Hence the rabbis declared that the blessing of redemption should always be inseparable from the Amidah, the prayer in our liturgy. This is especially the case with the weekday Amidah, which contains in its central portion a full scale proto-Zionist programmatic outline of the glorious return to Jerusalem. But the same principle holds for our Shabbat prayers.

This serves to explain a common custom: when the shaliach tzibbur concludes the blessing of redemption with the words “ga’al yisrael”—“redeemer of Israel”—he or she will often lower their voice to the point where the last words become inaudible.
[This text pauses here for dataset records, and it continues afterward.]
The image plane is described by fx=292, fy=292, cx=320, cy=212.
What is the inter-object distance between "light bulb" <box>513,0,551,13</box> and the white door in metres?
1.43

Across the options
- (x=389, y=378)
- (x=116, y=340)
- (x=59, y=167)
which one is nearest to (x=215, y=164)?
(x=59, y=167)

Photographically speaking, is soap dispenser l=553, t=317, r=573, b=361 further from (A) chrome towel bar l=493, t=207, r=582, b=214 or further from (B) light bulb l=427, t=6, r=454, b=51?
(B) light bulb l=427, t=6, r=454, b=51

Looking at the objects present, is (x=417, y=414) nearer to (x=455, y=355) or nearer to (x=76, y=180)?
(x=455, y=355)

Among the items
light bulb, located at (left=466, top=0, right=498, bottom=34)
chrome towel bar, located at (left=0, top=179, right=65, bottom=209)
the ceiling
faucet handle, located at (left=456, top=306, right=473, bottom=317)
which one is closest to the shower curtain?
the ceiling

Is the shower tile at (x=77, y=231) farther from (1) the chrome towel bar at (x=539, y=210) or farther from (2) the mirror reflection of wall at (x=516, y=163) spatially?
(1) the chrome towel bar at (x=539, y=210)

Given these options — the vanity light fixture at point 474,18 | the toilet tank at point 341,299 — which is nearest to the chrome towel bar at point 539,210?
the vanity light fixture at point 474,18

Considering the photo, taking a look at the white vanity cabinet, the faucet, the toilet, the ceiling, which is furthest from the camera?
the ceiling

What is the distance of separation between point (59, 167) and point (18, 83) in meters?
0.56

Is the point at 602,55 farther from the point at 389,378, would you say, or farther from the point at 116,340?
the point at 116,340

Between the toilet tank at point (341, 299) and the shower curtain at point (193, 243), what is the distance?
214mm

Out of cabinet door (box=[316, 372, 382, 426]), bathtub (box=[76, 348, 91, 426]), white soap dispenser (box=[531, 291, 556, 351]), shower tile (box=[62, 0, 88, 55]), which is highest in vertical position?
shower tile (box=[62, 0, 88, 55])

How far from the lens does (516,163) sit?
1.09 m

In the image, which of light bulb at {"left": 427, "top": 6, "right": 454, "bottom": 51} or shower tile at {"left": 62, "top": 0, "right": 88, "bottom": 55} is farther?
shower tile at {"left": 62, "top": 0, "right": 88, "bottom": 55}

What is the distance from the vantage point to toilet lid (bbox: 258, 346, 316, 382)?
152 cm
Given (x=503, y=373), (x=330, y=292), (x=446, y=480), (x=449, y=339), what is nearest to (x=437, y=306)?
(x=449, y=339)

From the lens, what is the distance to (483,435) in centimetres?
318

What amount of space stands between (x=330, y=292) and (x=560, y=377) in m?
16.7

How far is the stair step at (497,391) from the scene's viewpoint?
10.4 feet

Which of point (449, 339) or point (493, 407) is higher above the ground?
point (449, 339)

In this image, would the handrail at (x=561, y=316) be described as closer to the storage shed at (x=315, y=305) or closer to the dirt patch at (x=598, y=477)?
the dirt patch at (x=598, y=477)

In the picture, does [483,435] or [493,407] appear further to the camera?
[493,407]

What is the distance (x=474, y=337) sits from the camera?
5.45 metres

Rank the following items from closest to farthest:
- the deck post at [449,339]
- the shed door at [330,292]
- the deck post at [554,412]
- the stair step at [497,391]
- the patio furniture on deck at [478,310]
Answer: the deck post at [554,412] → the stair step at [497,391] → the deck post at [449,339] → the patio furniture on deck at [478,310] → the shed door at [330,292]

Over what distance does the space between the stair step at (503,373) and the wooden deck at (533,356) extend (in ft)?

That way, no one says “Amen,” which would cause the separation between the prayers that are meant to be inseparable.

If the custom of the shaliach tzibbur is not to lower their voice, then one can either say ga’al yisrael with them—and then you wouldn’t say amen, because you never say amen to your own blessing; or else one could begin the Amidah just before the shaliach tzibbur finishes ga’al yisrael—and you wouldn’t interrupt your Amidah to say amen to a blessing.

The bottom line is this: we should be dreaming about redemption every day, (at least) three times a day. Why? The story is told of Napoleon, who heard crying from a synagogue. When it was explained to him that it was tisha b’av, the anniversary of the destruction of the Temple, he said, “A people who can remember their land after nearly 2,000 years is sure to return to it.”